(Excerpts from a dataset)
= = =

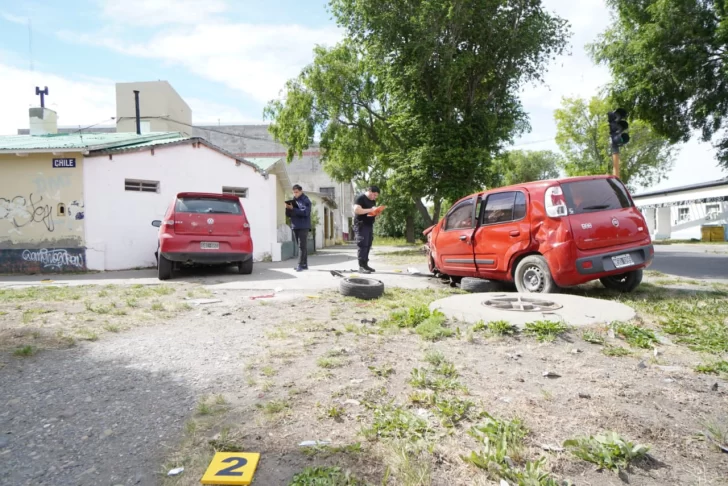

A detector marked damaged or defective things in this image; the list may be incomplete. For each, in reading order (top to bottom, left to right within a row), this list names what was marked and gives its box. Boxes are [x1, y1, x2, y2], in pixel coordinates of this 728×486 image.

damaged red suv [420, 178, 656, 294]
detached car tire [157, 254, 173, 280]
detached car tire [342, 278, 386, 300]
detached car tire [512, 256, 556, 294]
detached car tire [604, 270, 644, 292]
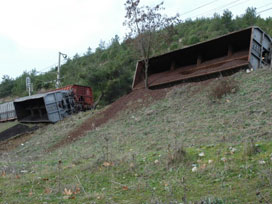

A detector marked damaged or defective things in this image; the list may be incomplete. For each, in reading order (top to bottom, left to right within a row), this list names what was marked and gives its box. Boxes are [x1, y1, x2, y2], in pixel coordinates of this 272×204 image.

rusted metal wall [132, 25, 272, 89]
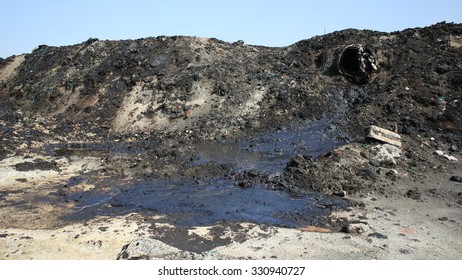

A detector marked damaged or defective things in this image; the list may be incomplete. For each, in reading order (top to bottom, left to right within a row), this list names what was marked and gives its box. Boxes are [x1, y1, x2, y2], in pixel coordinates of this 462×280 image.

broken concrete chunk [364, 126, 400, 148]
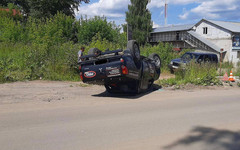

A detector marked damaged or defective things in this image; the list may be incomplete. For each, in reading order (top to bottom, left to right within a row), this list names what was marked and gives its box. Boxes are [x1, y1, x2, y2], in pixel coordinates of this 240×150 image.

overturned suv [79, 40, 161, 93]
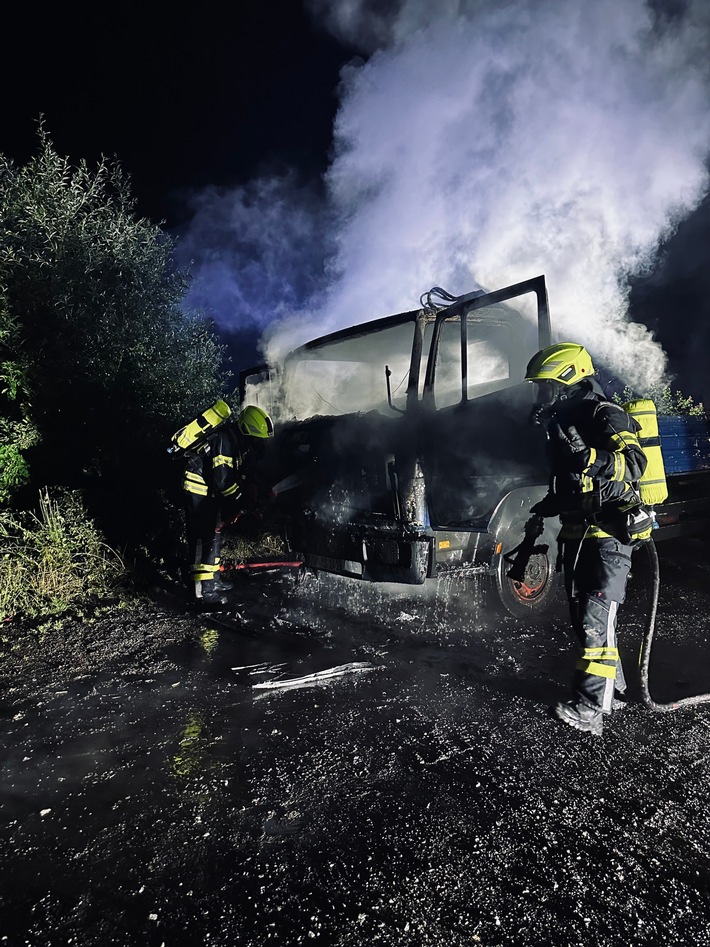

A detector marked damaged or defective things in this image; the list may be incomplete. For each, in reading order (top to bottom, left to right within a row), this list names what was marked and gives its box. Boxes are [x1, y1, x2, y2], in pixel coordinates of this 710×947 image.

burned truck [242, 276, 710, 616]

= = =

WHAT NEEDS TO BE DONE ▸
Every record above must be copied exactly; none of the pictures belong in the copy.

SOLUTION TO THE PROBLEM ▸
A detector marked damaged or defective things in this image; the list may be incomplete. For each, in reading order (top to bottom, left to right within a row), this list names what was marked and gives its box. Boxes are [x1, y1, x2, y2], in pixel coordinates of this 728×486 image.

damaged red suv [420, 178, 656, 294]
detached car tire [157, 254, 173, 280]
detached car tire [342, 278, 386, 300]
detached car tire [512, 256, 556, 294]
detached car tire [604, 270, 644, 292]

A detector marked damaged or defective things in this image; the list may be incomplete. For each, in reading order (top to bottom, left to right within a row), this list names what was marked and gives its box. Boxes are [x1, y1, x2, y2], in pixel coordinates of this 272×204 image.

rusted metal wall [132, 25, 272, 89]

A detector marked damaged or defective things in this image; the list may be incomplete. For each, in reading order (top to bottom, left to right within a row), this list names what was marked and gives its box. Boxes are [x1, y1, x2, y2], in pixel coordinates of this 462×280 image.

broken concrete chunk [364, 126, 400, 148]

A detector marked damaged or defective things in this image; the list may be incomplete. For each, in reading order (top to bottom, left to right within a row), this list names what was marked and gives its box. Boxes are [x1, y1, x2, y2], in pixel coordinates of this 240×150 image.

overturned suv [79, 40, 161, 93]

A detector marked damaged or defective things in this image; the list may be incomplete. For each, in reading order (top to bottom, left to right within a row), this list names what was marked and gives its box. Boxes are [x1, y1, x2, y2], in pixel coordinates of this 710×947 image.

burned truck [242, 276, 710, 616]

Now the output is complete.